The boatswain then confronted Van Hoydonck and Trousselot. They told them that they wished to get to Greece via Gibraltar. One of the crew had a rich uncle there, and they would scuttle the ship. Van Hoydonck agreed and came up on deck, which was liberally splashed with blood. He made two watches, with himself and Canesso. The crew scrubbed the deck and removed the ship's name. Van Hoydonck tried to set course for Lundy's Island, but Renken was wise. Being clever, he steered south and east, in the general direction of Gibraltar, but also of France.

A schooner was sighted the next day, but he was made to veer away. On November 4, he brought the ship into the bay of Sables d'Olonne. Caladis was suspicious, but agreed to a night's anchorage. He wrote a note in French and English about their situation, asking for help. They secretly dropped them overboard, hoping they would be found. Three were and one was produced at trial. At 5 the next morning, they set sail, despite a headwind. Then Van Hoydonck refused to navigate further. Petersen tried, but was incompetent. For the next two days they wandered lost.
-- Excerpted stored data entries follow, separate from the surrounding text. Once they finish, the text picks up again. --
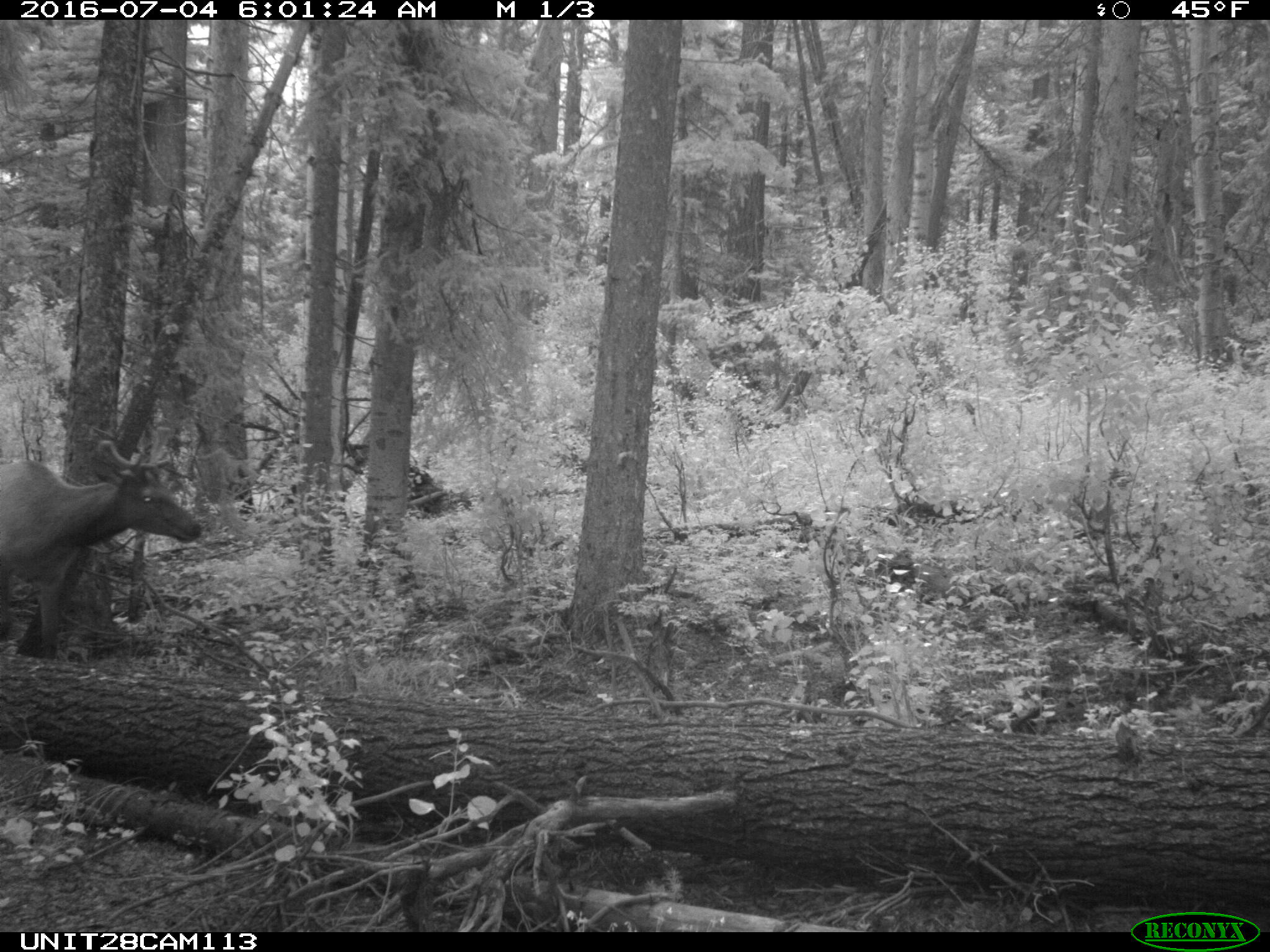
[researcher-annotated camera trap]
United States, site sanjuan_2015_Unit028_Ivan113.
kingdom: Animalia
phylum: Chordata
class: Mammalia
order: Artiodactyla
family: Cervidae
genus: Cervus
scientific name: Cervus elaphus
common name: red deer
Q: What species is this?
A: Cervus elaphus (red deer).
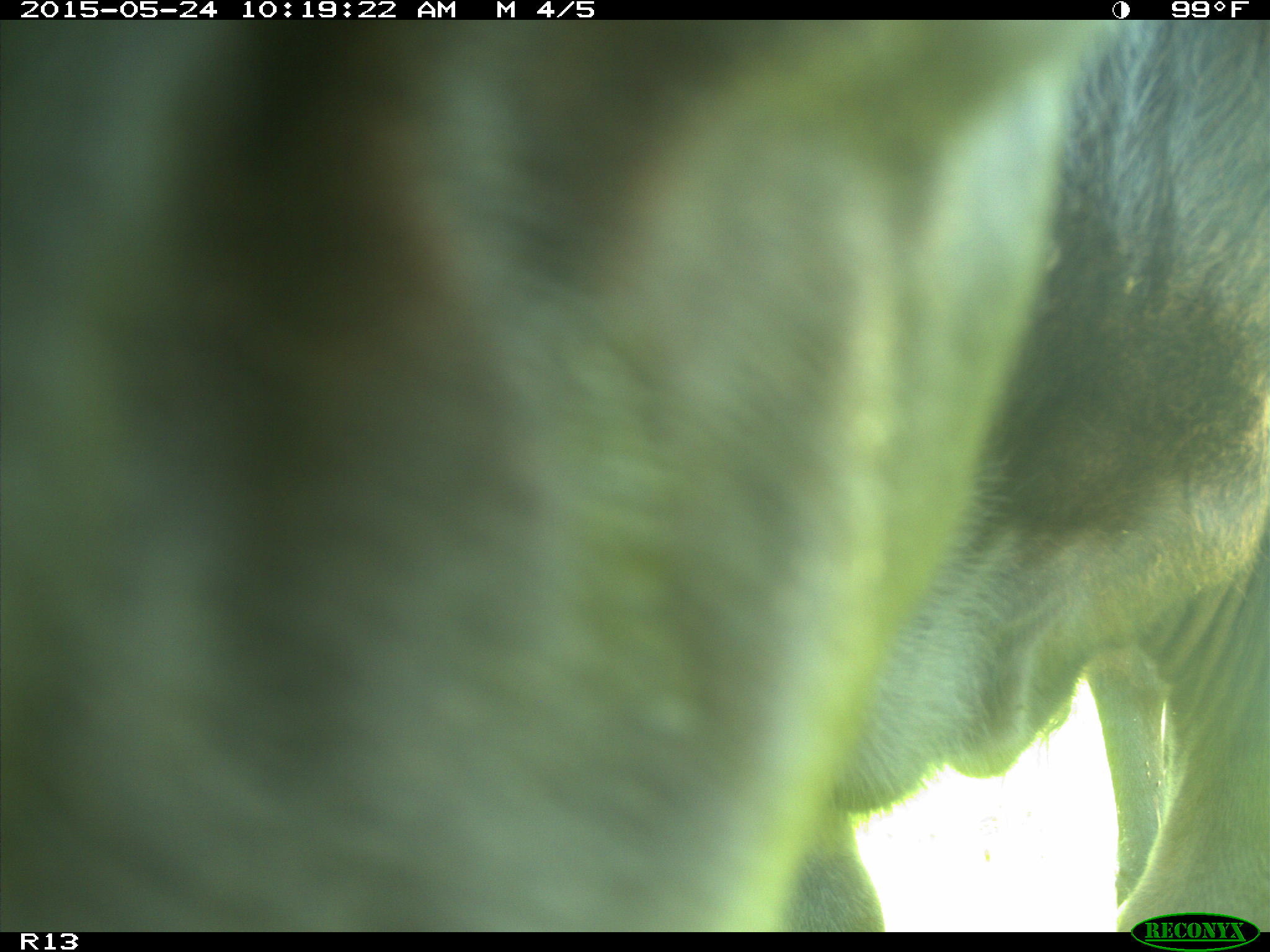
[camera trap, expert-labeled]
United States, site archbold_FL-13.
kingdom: Animalia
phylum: Chordata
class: Mammalia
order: Artiodactyla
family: Bovidae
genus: Bos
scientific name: Bos taurus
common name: domestic cow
Then Van Hoydonck was called back on the evening of the 6th, but under condition that they would anchor at the next port he found. This was the Roads of La Flotte, where they anchored on the evening of November 7, telling the Greeks they were at Cádiz. In the night he made 20 copies of the previous note and put them overboard. He also hoisted the ensign, union down, a signal of distress.

A Frenchman, Réde, who had earlier steered the ship in, noticed the flag and came close to inquire. The flag was hauled down and Van Hoydonck was forced below. Cargalis acted as captain and made excuses. Their manner was suspicious, and he reported the ship to the Prefect of Marine.
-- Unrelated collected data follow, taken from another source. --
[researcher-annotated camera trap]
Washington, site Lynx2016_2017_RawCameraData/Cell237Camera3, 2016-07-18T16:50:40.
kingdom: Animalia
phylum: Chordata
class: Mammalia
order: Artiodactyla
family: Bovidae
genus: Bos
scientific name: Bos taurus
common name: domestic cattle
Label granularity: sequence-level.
On November 9, they asked Van Hoydonck what country it was and he told them it was a free republic with no police. Six went ashore in the longboat, with the clothing and effects of the murdered men. They said that they were shipwrecked sailors, but this was revealed as false and they were arrested. Angelos cracked and told the truth.

On the morning of November 10, a gunboat came alongside and told Van Hoydonck to send off his boat. He was resisted and drove the men in at the point of a pistol. After hearing Van Hoydonck's story, he sent him ashore to talk with the police and later gave him 10 armed sailors to arrest the remaining mutineers.

== Trial ==
After 6 weeks deliberations, the French courts surrendered jurisdiction and the crew was returned to London for trial at the Old Bailey.

They were tried first by Sir Thomas Henry, but later by Mr Justice Brett (Lord Esher). During the trial, the remains of the corpses of the murdered men washed up on the French coast. Van Hoydonck was sent to view them. They consisted of three heads, and one headless body. The fishermen who found the heads had buried them, and were unable to locate them again. The body was badly decomposed, and had been stabbed 16 times. It is supposed to be that of Stanley Hatfield.

Cargalis, Caladis, Cacaris, and Kaida were found guilty and hanged at Newgate on May 23, 1876. The rest were released.

===Aftermath===
The Lennie was taken to La Rochelle and then to Nantes from which she sailed with a new crew.

Justice Brett praised the actions of Van Hoydonck and ordered £50 paid to him for his conduct.
The Aristocratic Order of St. John of Jerusalem awarded him a silver medal and Trousselot a bronze one. He later wrote a book about his experiences and worked as a gate-man at the Antwerp docks. Van Hoydonck owned a pub in Middlesex for a time, but was bankrupt by 1892.

Trousselot received the Legion of Honour from France and later moved to New Zealand, where he and others are remembered for aiding a double shipwreck in Timaru in May 1882.

The Lennie ran aground on Digby Neck in 1889.